Saved entries:
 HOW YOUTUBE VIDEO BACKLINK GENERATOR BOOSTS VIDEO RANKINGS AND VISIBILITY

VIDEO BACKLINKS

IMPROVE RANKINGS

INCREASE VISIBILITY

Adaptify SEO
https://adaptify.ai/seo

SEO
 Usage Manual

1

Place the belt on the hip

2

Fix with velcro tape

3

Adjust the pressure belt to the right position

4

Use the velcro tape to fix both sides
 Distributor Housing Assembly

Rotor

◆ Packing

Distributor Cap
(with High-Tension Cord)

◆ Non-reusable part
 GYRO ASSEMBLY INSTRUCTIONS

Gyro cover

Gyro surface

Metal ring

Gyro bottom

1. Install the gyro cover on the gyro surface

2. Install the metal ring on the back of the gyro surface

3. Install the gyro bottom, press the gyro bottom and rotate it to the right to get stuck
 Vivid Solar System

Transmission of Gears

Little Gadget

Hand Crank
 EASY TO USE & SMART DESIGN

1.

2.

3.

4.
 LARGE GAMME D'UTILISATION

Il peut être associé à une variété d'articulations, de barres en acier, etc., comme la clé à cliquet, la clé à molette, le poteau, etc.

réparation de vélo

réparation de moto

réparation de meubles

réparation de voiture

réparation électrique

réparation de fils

* _What to work on_: Please quote the data above in full, with no line missing.

* _Result_:
 HOW YOUTUBE VIDEO BACKLINK GENERATOR BOOSTS VIDEO RANKINGS AND VISIBILITY

VIDEO BACKLINKS

IMPROVE RANKINGS

INCREASE VISIBILITY

Adaptify SEO
https://adaptify.ai/seo

SEO
 Usage Manual

1

Place the belt on the hip

2

Fix with velcro tape

3

Adjust the pressure belt to the right position

4

Use the velcro tape to fix both sides
 Distributor Housing Assembly

Rotor

◆ Packing

Distributor Cap
(with High-Tension Cord)

◆ Non-reusable part
 GYRO ASSEMBLY INSTRUCTIONS

Gyro cover

Gyro surface

Metal ring

Gyro bottom

1. Install the gyro cover on the gyro surface

2. Install the metal ring on the back of the gyro surface

3. Install the gyro bottom, press the gyro bottom and rotate it to the right to get stuck
 Vivid Solar System

Transmission of Gears

Little Gadget

Hand Crank
 EASY TO USE & SMART DESIGN

1.

2.

3.

4.
 LARGE GAMME D'UTILISATION

Il peut être associé à une variété d'articulations, de barres en acier, etc., comme la clé à cliquet, la clé à molette, le poteau, etc.

réparation de vélo

réparation de moto

réparation de meubles

réparation de voiture

réparation électrique

réparation de fils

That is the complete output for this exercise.